-
PDF
- Split View
-
Views
-
Cite
Cite
Christophe Gauld, Kévin Ouazzani, Jean-Arthur Micoulaud-Franchi, To split or to lump? Classifying the central disorders of hypersomnolence: sleep split requires epistemological tools and systematic data-driven conceptual analysis, Sleep, Volume 43, Issue 9, September 2020, zsaa091, https://doi.org/10.1093/sleep/zsaa091
- Share Icon Share
The article entitled “To split or to lump? Classifying the central disorders of hypersomnolence” by Fronczek et al., published in the journal Sleep in March 2020 [1], proposes a new classification for Central Disorders of Hypersomnolence (CDH) purported to be based on current scientific evidence and going a step beyond the International Classification of Sleep Disorders (ICSD-3). The authors suggest that both “narcolepsy with cataplexy” and “idiopathic hypersomnia with long sleep time” could be considered as separate entities (splitting process), and that “narcolepsy without cataplexy” and “idiopathic hypersomnia without long sleep time” could be combined into a unique disorder (lumping process). This is an important contribution on a subject much debated in the scientific community, due to the absence of robust classification in the context of hypersomnolence. However, the construction of a classification requires solid theoretical, epistemological, and methodological tools that have been developed in the field of medical classification for more than 30 years and should not be overlooked [2]. We would like to make a conceptual contribution to this debate in order to avoid some of the pitfalls involved in classifying pathologies. We propose an analysis of the mooted classification that, in our opinion, should be based on both a solid theoretical/epistemological framework and a rigorous data-driven methodology.
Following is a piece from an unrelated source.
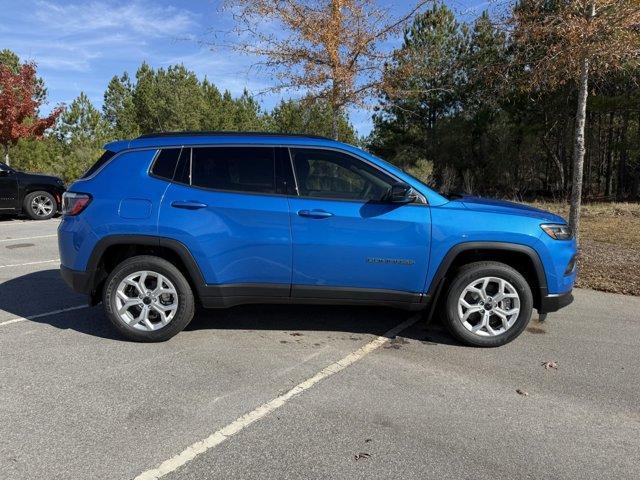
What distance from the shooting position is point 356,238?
175 inches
Theoretical and Epistemological Framework for Sleep Disorder Classification
Fronczek et al. propose splitting or lumping the diagnostic entities, a process well known in epistemology and theoretical science for a century and a half and first suggested by Darwin in a letter to Hooker in 1857 (“It is good to have hair-splitters and lumpers”) [3]. Splitting and lumping are basically strategies for producing scientific taxonomies. These concepts have been used widely in the field of biology and have been proposed in medicine to answer the question: what is the methodology for grouping (i.e. lumping) or separating (i.e. splitting) classes of medical conditions?
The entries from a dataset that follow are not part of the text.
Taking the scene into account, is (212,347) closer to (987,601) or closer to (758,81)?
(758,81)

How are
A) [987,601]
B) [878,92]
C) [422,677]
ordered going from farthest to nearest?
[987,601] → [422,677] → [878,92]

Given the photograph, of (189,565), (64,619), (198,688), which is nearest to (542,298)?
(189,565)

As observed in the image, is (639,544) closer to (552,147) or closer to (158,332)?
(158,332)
Splitting and lumping are based on the premise that the world is organized in structures. However, entities are similar to or distinct from one another in many ways. Classically, epistemology serves to enlighten the process of classification and is underpinned by the concepts of “natural kind” and “practical kind.” “Natural kind” supposes regularities in phenomena that exist, irrespective of our wishes or preferences. Natural kinds can be defined by identifying biological anomalies. Fronczek et al. split narcolepsy with cataplexy (type 1), because this kind of pathology can be defined by biological anomalies that cause them, such as a lack of orexin. Thus, the split of narcolepsy with cataplexy is conceptually justified because this type of narcolepsy can be considered as a “natural kind” with a precise mechanistic structure. However, current scientific evidence does not substantiate such a mechanistic bottleneck biological marker for other CDH, so classification of this kind remains a challenge. The epistemology of classification provides two theoretical frameworks to meet such a challenge.
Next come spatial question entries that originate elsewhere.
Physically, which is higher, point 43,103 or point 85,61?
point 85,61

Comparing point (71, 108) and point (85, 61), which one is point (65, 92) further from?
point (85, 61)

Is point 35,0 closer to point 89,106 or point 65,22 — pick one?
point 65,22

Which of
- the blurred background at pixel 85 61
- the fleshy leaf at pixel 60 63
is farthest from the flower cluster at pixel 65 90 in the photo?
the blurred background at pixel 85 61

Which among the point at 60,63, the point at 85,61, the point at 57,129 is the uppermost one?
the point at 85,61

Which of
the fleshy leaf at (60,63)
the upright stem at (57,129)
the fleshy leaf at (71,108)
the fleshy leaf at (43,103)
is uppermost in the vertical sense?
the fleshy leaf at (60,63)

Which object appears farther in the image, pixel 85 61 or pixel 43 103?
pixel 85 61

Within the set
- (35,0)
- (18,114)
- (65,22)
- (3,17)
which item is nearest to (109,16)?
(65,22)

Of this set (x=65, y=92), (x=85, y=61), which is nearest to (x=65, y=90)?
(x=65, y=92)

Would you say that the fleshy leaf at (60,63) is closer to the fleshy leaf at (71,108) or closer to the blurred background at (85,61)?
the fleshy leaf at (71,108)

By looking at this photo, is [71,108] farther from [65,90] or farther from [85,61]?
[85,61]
First, according to the natural kind theory, other CDH could be thought of in terms of the mechanistic property cluster (MPC) [4, 5]. Such a multi-level cluster (environment, symptom, behavior, physiology, genetic) constitutes a natural kind when the co-occurrence of the properties in the cluster can be explained by a similar mechanism that generates them, which can then be generalized. It is only after performing this conceptual “dissection,” which describes the structure of different CDH, that it is possible to determine whether we can split or lump categories. As Craver puts it: “If you find that a single cluster of properties is explained by more than one mechanism, split the cluster into subset clusters”; “If you find that two or more putatively distinct kinds are explained by the same mechanism, lump the putative kinds into one” [6].
Second, some medical conditions can also be classified by using the concept of “practical kinds.” This refers to the variety of the decisions we make in order to classify an indeterminate world, especially a specific kind that can prove useful in practice [7]. In our opinion, the decision (1) to lump “idiopathic hypersomnia without long sleep time” together with “narcolepsy without cataplexy” and (2) to split “idiopathic hypersomnia with long sleep time,” as proposed by the authors, is in fact based principally on practical kind, notably because sleep medicine laboratories evaluate sleep with tools such as the Multiple Sleep Latency Test and ad lib PSG protocols. The emphasis that the authors place on the various procedures to perform ad lib PSG protocols is completely in keeping with this practical consideration.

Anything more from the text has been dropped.